É apenas o pensamento (e a poesia) que dá sentido ao mundo e à história. Só onde o pensamento levanta a “questão do sentido do ser” é que ele pode, como a forma mais pura de “Da-sein”, tecer os fios de sentido pertencentes ao mundo e à história numa narrativa poética que se inspira no drama da tragédia. Nem a política, nem a ciência, nem a religião e, por fim, nem mesmo a arte podem pretender ter um papel fundamental nesta narrativa — até porque são incapazes de a desenrolar. O pensamento abandona a filosofia e começa — sem se tornar poesia — a poetizar o drama.

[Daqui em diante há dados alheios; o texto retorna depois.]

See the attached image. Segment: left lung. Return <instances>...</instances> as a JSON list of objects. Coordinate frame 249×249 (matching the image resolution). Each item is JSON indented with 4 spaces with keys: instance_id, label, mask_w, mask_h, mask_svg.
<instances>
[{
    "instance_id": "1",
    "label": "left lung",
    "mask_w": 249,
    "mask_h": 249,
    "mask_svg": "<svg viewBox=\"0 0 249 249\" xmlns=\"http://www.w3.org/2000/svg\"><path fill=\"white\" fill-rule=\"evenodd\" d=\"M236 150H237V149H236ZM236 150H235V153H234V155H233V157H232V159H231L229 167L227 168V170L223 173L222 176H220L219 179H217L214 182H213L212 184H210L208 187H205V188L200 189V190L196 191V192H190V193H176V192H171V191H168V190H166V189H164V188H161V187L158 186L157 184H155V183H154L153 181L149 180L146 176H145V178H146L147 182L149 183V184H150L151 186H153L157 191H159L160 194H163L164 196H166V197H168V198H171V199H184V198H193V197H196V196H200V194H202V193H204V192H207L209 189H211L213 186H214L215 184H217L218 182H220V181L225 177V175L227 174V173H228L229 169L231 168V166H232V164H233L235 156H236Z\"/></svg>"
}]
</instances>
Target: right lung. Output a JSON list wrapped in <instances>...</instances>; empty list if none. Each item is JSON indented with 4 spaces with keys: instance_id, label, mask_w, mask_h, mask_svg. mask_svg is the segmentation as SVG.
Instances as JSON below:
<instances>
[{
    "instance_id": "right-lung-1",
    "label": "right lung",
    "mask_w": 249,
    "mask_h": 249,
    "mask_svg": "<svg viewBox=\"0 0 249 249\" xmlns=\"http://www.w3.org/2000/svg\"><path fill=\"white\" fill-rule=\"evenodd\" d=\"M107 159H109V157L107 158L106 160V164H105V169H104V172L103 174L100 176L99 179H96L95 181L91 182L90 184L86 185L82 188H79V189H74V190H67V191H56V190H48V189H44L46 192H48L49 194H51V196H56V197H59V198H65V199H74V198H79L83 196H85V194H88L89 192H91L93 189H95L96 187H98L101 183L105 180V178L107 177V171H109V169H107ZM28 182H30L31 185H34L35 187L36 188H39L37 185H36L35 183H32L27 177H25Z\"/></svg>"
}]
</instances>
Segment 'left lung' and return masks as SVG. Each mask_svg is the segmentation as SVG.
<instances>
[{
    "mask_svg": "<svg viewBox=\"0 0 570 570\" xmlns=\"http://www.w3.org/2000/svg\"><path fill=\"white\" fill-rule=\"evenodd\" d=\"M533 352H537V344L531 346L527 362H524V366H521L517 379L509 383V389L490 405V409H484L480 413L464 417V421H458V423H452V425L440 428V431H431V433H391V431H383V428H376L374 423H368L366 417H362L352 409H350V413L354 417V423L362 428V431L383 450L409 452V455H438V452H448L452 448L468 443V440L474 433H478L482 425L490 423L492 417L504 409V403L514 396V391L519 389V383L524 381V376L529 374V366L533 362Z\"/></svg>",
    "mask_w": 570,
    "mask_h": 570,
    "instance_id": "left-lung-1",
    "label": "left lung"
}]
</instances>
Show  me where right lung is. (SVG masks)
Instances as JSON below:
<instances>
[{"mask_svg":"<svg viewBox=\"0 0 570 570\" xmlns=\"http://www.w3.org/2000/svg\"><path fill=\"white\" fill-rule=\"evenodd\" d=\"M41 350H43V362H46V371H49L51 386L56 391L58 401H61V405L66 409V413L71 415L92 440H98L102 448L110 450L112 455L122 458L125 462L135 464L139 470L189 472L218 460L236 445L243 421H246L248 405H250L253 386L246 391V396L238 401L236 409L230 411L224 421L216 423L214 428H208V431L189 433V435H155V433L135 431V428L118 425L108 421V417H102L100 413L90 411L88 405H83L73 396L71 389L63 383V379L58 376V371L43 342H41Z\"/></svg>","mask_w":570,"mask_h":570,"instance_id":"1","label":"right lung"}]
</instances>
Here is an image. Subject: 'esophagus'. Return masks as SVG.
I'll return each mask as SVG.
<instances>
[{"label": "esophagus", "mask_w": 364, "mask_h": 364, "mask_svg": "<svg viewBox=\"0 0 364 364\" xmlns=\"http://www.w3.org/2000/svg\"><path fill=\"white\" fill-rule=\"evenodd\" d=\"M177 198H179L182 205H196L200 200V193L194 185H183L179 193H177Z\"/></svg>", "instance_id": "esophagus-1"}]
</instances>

O que emerge nesse drama é uma topografia em que o verdadeiro e o falso formam juntos o possível, o atual e o necessário. Mas isso ainda diz muito pouco: “A verdade, na sua essência, é uma não-verdade.” O hífen entre “não” e “verdade” deixa transparecer aquilo que, antes de mais, caracteriza o acontecimento apropriativo da verdade na sua totalidade: onde algo se mostra como verdadeiro, “algo” se oculta que — porque o seu significado não é conhecido — desvia o pensamento. Devo notar que a dissimulação pertence a este mostrar. Mas quem é que repara na ocultação?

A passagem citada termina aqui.